- [Document text]:
OPC‐28326 is a selective α‐adrenergic antagonist with preferential binding to the α2C‐adrenergic receptor (α2C‐AR) subtype. This study observed the effect of OPC‐28326 on skin temperature and digital blood flow following an acute cold challenge in patients with Raynaud's phenomenon secondary to scleroderma.

Methods

The study was designed as a single‐center, double‐blind, placebo‐controlled, randomized, 3‐period crossover study of OPC‐28326 (oral doses of 10 mg or 40 mg) or placebo. The primary outcome measures were the time to recover 50% and 70% of the fall (induced by cold challenge) in baseline digital skin temperature.

Results

Twelve of 13 enrolled patients completed the study. The mean time to achieve 50% and 70% recovery of the change in prechallenge digital skin temperature was shorter after the OPC‐28326 40‐mg dose than after placebo (50% recovery at 5.8 minutes versus 10.0 minutes [P = 0.02]; 70% recovery at 13.8 minutes versus 19.5 minutes [P = 0.01]). These recovery times tended to be shorter in the 10 mg OPC‐28326 group as well, but the difference versus placebo was not significant (50% recovery at 9.0 minutes versus 10.0 minutes [P = 0.65]; 70% recovery at 15.3 minutes versus 19.5 minutes [P = 0.07]). Total digital blood flow tended to be lower prior to the cold challenge and after administration of 40 mg OPC‐28326, as compared with that after placebo, but the difference was not significant. Symptoms that were potentially drug‐related were reported more frequently with 40 mg OPC‐28326 than with 10 mg OPC‐28326 or with placebo, but none were serious or sustained.

Conclusion

OPC‐28326 at doses of 10 mg and 40 mg was well tolerated during this study. The shorter time to skin temperature recovery after 40 mg OPC‐28326 suggests that selective α2C‐AR blockade improves digital skin perfusion during recovery from cooling in patients with Raynaud's phenomenon secondary to scleroderma.

- [Task list]:
A: For each statement about the study summary, say yes or no and quote the words from the summary that decide it. (i) All enrolled patients finished the study. (ii) With the 10 mg dose, the time to 70% recovery differed significantly from placebo. (iii) The study was run at one center.
B: Answer these questions from the study summary.
(i) What oral doses of OPC‐28326 were given?
(ii) After the 40 mg dose, how long did 50% recovery take on average?
(iii) Which receptor subtype does OPC‐28326 bind to preferentially?

Stored data entries

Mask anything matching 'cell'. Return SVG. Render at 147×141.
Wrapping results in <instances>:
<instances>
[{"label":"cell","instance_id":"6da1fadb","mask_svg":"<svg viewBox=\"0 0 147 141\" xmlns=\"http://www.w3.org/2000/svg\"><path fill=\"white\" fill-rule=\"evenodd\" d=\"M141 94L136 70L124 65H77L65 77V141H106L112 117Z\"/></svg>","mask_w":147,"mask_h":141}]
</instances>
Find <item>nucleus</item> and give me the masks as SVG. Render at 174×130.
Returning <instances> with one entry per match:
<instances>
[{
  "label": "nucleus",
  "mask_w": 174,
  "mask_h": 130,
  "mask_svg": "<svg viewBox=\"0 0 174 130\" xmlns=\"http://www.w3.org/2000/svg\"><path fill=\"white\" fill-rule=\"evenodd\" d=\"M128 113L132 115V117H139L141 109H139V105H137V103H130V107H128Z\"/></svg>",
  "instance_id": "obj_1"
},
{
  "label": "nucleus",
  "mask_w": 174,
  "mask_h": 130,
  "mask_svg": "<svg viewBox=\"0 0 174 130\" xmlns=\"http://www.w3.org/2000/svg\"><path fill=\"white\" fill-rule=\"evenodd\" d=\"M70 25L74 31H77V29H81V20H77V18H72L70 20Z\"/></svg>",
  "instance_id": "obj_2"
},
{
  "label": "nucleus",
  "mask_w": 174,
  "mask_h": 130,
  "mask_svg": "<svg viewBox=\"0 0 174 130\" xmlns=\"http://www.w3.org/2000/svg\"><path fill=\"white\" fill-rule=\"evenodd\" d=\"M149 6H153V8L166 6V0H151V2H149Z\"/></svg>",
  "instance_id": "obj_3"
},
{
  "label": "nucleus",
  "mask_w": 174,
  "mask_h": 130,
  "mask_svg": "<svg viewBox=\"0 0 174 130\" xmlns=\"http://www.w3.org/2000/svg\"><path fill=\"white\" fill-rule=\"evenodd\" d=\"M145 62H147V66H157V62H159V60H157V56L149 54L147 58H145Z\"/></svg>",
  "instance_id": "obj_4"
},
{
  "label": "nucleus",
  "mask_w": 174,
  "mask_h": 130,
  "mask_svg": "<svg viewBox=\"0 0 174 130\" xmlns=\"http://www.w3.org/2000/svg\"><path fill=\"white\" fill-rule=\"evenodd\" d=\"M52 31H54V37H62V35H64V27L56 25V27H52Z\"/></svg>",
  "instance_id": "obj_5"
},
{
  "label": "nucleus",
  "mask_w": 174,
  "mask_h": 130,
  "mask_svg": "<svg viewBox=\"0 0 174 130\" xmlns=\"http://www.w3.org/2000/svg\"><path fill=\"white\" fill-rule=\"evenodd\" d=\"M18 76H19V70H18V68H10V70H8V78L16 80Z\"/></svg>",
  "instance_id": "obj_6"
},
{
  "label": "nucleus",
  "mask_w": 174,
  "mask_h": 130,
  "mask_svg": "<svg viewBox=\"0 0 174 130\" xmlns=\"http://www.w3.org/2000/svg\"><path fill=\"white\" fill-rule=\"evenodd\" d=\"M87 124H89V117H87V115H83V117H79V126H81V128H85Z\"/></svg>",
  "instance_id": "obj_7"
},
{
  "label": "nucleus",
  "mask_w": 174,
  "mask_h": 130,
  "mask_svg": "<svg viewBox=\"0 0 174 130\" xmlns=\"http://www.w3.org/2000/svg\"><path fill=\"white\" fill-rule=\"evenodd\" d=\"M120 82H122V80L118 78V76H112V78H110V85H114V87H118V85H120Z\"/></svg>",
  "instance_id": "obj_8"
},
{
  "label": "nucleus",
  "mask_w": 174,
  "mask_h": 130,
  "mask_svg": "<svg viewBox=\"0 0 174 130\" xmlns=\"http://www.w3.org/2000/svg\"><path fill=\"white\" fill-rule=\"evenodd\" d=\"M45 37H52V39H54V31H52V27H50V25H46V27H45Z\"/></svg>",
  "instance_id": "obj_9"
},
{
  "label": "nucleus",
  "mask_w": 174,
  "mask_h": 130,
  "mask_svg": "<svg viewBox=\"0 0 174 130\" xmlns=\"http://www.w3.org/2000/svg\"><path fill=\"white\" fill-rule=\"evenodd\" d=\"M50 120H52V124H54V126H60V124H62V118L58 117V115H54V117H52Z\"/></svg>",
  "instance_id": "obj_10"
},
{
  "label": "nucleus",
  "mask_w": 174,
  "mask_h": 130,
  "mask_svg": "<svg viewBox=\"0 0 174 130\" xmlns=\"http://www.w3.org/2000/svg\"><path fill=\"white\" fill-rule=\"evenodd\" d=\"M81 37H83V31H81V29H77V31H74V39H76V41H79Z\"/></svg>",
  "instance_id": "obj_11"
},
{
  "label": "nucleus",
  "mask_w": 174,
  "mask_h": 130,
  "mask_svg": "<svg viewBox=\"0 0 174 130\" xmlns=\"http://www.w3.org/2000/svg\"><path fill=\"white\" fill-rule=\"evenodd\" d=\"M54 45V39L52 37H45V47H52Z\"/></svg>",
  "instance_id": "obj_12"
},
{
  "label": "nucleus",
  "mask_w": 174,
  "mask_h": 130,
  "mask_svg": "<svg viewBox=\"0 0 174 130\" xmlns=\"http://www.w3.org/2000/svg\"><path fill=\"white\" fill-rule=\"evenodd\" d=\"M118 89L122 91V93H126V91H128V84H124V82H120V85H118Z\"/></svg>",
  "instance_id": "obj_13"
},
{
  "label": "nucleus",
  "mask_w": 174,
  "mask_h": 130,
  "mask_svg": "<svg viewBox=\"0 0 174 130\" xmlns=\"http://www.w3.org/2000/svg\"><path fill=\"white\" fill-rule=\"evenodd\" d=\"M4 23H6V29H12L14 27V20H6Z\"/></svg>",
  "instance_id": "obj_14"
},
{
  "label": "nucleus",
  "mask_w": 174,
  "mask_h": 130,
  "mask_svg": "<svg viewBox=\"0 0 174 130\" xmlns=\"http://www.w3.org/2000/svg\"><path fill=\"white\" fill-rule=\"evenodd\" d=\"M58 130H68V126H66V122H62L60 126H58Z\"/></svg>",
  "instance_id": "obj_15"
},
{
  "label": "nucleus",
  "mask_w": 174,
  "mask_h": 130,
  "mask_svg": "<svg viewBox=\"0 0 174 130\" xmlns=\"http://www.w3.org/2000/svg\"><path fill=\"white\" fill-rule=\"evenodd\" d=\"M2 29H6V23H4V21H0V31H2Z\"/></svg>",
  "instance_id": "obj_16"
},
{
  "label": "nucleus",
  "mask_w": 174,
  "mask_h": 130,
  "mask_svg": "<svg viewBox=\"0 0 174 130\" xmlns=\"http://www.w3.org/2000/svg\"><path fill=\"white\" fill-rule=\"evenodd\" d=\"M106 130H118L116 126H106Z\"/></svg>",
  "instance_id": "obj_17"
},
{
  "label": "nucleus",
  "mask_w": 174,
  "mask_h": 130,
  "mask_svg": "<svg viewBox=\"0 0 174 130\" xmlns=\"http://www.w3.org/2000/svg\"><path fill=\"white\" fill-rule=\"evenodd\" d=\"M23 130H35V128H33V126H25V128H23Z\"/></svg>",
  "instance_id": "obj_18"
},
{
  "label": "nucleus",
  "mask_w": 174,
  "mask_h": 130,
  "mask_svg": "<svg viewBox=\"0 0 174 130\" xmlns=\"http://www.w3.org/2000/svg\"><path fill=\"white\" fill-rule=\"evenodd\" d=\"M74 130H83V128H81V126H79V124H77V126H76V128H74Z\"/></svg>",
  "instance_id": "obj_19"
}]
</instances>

- [Solutions per task]:
A:
(i) No: "Twelve of 13 enrolled patients completed the study."
(ii) No: "the difference versus placebo was not significant"
(iii) Yes: "single‐center"

B:
(i) 10 mg and 40 mg
(ii) 5.8 minutes
(iii) The α2C‐adrenergic receptor (α2C‐AR)